1. Het geding in hoger beroep
1.1
Bij dagvaarding van 11 juli 2008 is Brederijn in hoger beroep gekomen van een vonnis van de rechtbank te Amsterdam, sector civiel (hierna: de rechtbank) van 16 april 2008, in deze zaak onder rolnummer 391132/HA ZA 08-543 gewezen tussen haar als eiseres in incident en Cortex cs als gedaagden in incident.
1.2
Tegen Cortex cs is verstek verleend.
1.3
Brederijn heeft één grief opgeworpen, bewijs aangeboden, en geconcludeerd dat het hof het vonnis waarvan beroep zal vernietigen en opnieuw rechtdoende de vordering van Brederijn, opgeworpen in incident in eerste aanleg, alsnog zal toewijzen met veroordeling van Cortex cs in de kosten van beide instanties.
1.4
Brederijn heeft arrest gevraagd.
2. Beoordeling
2.1
Het gaat in deze zaak om het volgende. Bij dagvaarding van 5 februari 2008 heeft Brederijn Cortex cs gedagvaard voor de rechtbank te Amsterdam ter zake van een door Brederijn gepretendeerde geldvordering. Zij stelt daartoe dat Cortex cs inbreuk heeft gemaakt op het in de tussen partijen gesloten vaststellingsovereenkomst opgenomen relatiebeding. Bij genoemde inleidende dagvaarding heeft Brederijn bij wijze van incidentele vordering op de voet van artikel 843a van het Wetboek van Burgerlijke Rechtsvordering (Rv) veroordeling van Cortex cs gevorderd tot afgifte van afschriften van een aantal in de dagvaarding genoemde bescheiden.

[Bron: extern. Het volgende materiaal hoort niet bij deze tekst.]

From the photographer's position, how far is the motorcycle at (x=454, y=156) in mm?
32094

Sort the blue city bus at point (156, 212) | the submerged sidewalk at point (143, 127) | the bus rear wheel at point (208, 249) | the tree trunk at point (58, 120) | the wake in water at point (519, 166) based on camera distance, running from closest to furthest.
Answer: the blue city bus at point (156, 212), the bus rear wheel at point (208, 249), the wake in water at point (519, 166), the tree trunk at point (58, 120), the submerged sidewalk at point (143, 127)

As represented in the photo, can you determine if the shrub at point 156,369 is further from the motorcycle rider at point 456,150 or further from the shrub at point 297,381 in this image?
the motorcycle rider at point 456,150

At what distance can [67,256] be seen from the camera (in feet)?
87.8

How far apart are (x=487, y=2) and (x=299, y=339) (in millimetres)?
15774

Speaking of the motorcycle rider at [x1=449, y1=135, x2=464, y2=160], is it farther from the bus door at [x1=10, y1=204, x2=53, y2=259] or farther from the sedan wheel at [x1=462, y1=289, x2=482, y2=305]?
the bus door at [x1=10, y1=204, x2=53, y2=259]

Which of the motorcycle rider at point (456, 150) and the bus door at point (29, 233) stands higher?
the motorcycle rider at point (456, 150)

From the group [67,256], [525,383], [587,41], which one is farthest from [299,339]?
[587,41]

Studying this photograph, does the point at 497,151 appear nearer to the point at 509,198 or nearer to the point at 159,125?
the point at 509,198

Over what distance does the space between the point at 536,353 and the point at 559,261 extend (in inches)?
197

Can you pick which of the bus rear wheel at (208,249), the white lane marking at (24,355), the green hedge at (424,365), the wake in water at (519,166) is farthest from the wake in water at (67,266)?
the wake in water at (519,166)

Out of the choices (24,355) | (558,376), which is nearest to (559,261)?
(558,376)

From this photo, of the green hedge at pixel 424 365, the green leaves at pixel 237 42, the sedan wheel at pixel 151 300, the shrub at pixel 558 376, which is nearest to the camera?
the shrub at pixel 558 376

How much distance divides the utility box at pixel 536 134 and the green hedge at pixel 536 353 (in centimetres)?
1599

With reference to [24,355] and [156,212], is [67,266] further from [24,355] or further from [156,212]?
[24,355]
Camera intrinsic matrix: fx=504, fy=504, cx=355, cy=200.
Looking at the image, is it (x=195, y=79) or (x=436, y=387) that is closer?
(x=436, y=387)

Tegen Cortex cs is verstek verleend.
2.2
Bij het bestreden vonnis heeft de rechtbank de vordering ex artikel 843a Rv afgewezen en Brederijn veroordeeld in de kosten. In de hoofdzaak werd de zaak naar de rol verwezen.
2.3.
Het vonnis waarvan beroep is een tussenvonnis, omdat daarbij (uitsluitend) een beslissing in een incident is gegeven. Dat het hier een vordering betreft die ook in een zelfstandige procedure had kunnen worden ingesteld maakt dat niet anders. Ten opzichte van de hoofdzaak, waarin bij het desbetreffende dictum geen eindbeslissing over enig deel van het gevorderde is gegeven, gaat het immers om een tussengeschil. Om die reden staat van het bestreden vonnis, nu de rechtbank niet anders heeft bepaald, op grond van art. 337 lid 2 Rv geen hoger beroep open.
Het hof is zich ervan bewust dat het in vergelijkbare gevallen, bij arresten van 9 november 2006 (rolnummer 1344/04) en 29 maart 2007 (rolnummer 1169/04), de desbetreffende appellanten wèl in hun tussentijds hoger beroep ontvankelijk heeft geacht. In die gevallen had de rechtbank echter, – anders dan in het onderhavige geval, de incidentele vordering ex art. 843a Rv toegewezen. Het niet openstellen van tussentijds hoger beroep zou dan tot onherstelbare – en daarmee onaanvaardbaar te achten - gevolgen voor de gedaagde partijen hebben kunnen leiden, hetgeen temeer klemt omdat niet zíj maar de eisende partijen ervoor hadden gekozen hun vordering in een incident in te stellen.
In het thans voorliggende geval, waarin de incidentele vordering is afgewezen, bestaat er geen aanleiding af te wijken van de regel dat van een tussenvonnis geen tussentijds hoger beroep openstaat. Brederijn dient de (processuele) gevolgen te aanvaarden van het feit dat zij ervoor heeft gekozen de onderhavige vordering niet in een zelfstandige procedure maar in een incident in te stellen.
De slotsom is dan ook dat Brederijn niet kan worden ontvangen in haar hoger beroep.
3. Beslissing
Het hof:
verklaart Brederijn niet-ontvankelijk in het hoger beroep;
verwijst Brederijn in de proceskosten van het hoger beroep en begroot die kosten voor zover tot heden aan de kant van Cortex cs gevallen op nihil.
Dit arrest is gewezen door mrs. R.J.M. Smit, M.A. Goslings en W.J.J. Los en in het openbaar op 30 september 2008 uitgesproken door de rolraadsheer.